**Short exercise**: Reproduce the material below verbatim, line for line, and omit the pictures from your output.

**Items**:
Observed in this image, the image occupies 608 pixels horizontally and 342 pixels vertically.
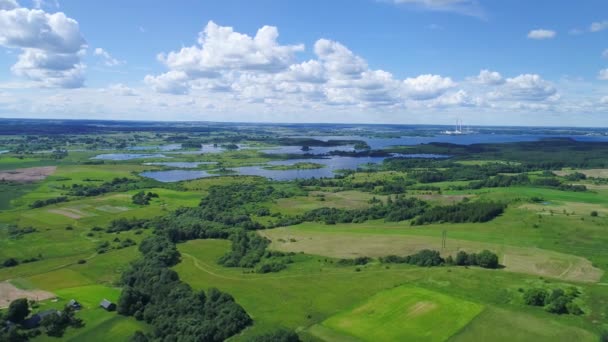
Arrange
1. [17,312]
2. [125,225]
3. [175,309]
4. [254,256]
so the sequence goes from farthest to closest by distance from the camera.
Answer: [125,225] → [254,256] → [175,309] → [17,312]

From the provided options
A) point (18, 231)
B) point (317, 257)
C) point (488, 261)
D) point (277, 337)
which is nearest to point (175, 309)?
point (277, 337)

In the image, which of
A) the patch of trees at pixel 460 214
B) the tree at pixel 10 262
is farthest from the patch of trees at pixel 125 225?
the patch of trees at pixel 460 214

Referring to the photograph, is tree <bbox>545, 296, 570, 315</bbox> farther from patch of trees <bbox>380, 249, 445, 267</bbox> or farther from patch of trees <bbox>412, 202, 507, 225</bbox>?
patch of trees <bbox>412, 202, 507, 225</bbox>

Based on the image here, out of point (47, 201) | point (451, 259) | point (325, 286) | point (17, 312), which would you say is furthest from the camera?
point (47, 201)

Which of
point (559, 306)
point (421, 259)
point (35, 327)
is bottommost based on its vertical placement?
point (35, 327)

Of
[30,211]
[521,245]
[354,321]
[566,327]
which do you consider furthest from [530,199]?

**Complete output**:
Observed in this image, the image occupies 608 pixels horizontally and 342 pixels vertically.
Arrange
1. [17,312]
2. [125,225]
3. [175,309]
4. [254,256]
so the sequence goes from farthest to closest by distance from the camera.
Answer: [125,225] → [254,256] → [175,309] → [17,312]

From the provided options
A) point (18, 231)
B) point (317, 257)
C) point (488, 261)
D) point (277, 337)
which is nearest to point (175, 309)?
point (277, 337)

In the image, which of
A) the patch of trees at pixel 460 214
B) the tree at pixel 10 262
is farthest from the patch of trees at pixel 125 225?
the patch of trees at pixel 460 214

Referring to the photograph, is tree <bbox>545, 296, 570, 315</bbox> farther from patch of trees <bbox>380, 249, 445, 267</bbox> or farther from patch of trees <bbox>412, 202, 507, 225</bbox>?
patch of trees <bbox>412, 202, 507, 225</bbox>

Based on the image here, out of point (47, 201) | point (451, 259) | point (325, 286) | point (17, 312), which would you say is furthest from the camera?
point (47, 201)

Which of
point (559, 306)
point (421, 259)
point (35, 327)
is bottommost based on its vertical placement?
point (35, 327)

Of
[30,211]
[521,245]
[354,321]
[566,327]
which do you consider furthest from [530,199]?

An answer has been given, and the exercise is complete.